I have yet to decide if I am going to actually do this but im wondering if there are enough smaller contractors who dont have a facility or loader that would be interested in buying bulk salt by the yard/ton as needed during an event. Between my salt trucks, one of us will be loading at most any time. My facility is only a few minutes off i75. Of those who are in this situation, what would you be willing to pay for this per ton/yard? TIA


----------



## Matson Snow (Oct 3, 2009)

Maclawnco;1326745 said:


> I have yet to decide if I am going to actually do this but im wondering if there are enough smaller contractors who dont have a facility or loader that would be interested in buying bulk salt by the yard/ton as needed during an event. Between my salt trucks, one of us will be loading at most any time. My facility is only a few minutes off i75. Of those who are in this situation, what would you be willing to pay for this per ton/yard? TIA


What happend to DaytonBioLawns.....He had Big Plans to Corner the Market in Dayton.......Guess thing did not work out......


----------



## Maclawnco (Nov 21, 2002)

young kid with big plans. Young, dumb, and full of cum. 

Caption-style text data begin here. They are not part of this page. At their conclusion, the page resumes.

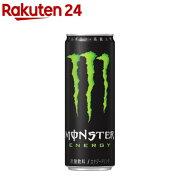 モンスター エナジー(355mL*24本入)【regain-3】【モンスター】[アサヒ飲料]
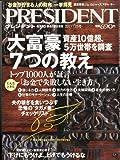 PRESIDENT (プレジデント) 2013年 7/15号 [雑誌] 画像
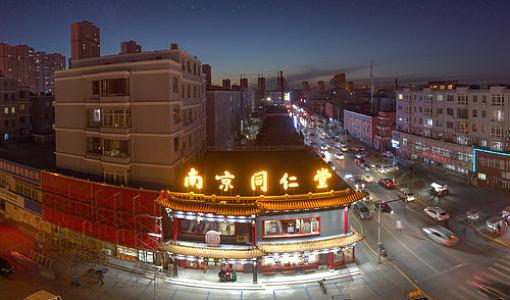 盘锦市南京同仁堂中医药馆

were only a few minutes north of i70 if anyone is serious, pm me.


----------



## iceman1 (Aug 10, 2011)

If you do this I have a bucket scale system for my bobcat loader that I am wanting to sell. If you do not sell it by the weight everyone things they are getting cheated and you think you are cheating yourself. Just buy some kind of scale and it will help. Pricing you will see a bunch if you are at $89 a ton. If you get over $100 you are done. The bottom line is look at the numbers. What do you expect to sell?? maybe 1000 ton would be a good year. you are grossing maybe $20 per ton. That is only $20,000 for the whole season. With that 16' u have you can do that in 1 storm


----------



## Maclawnco (Nov 21, 2002)

Thanks Chad. I will talk with you about that scale when I see you sat. I was actually thinking $115 or so a ton. Still cheaper than bags. I dont want to price it so low everyone starts making mad money salting and the rates on that go down.


----------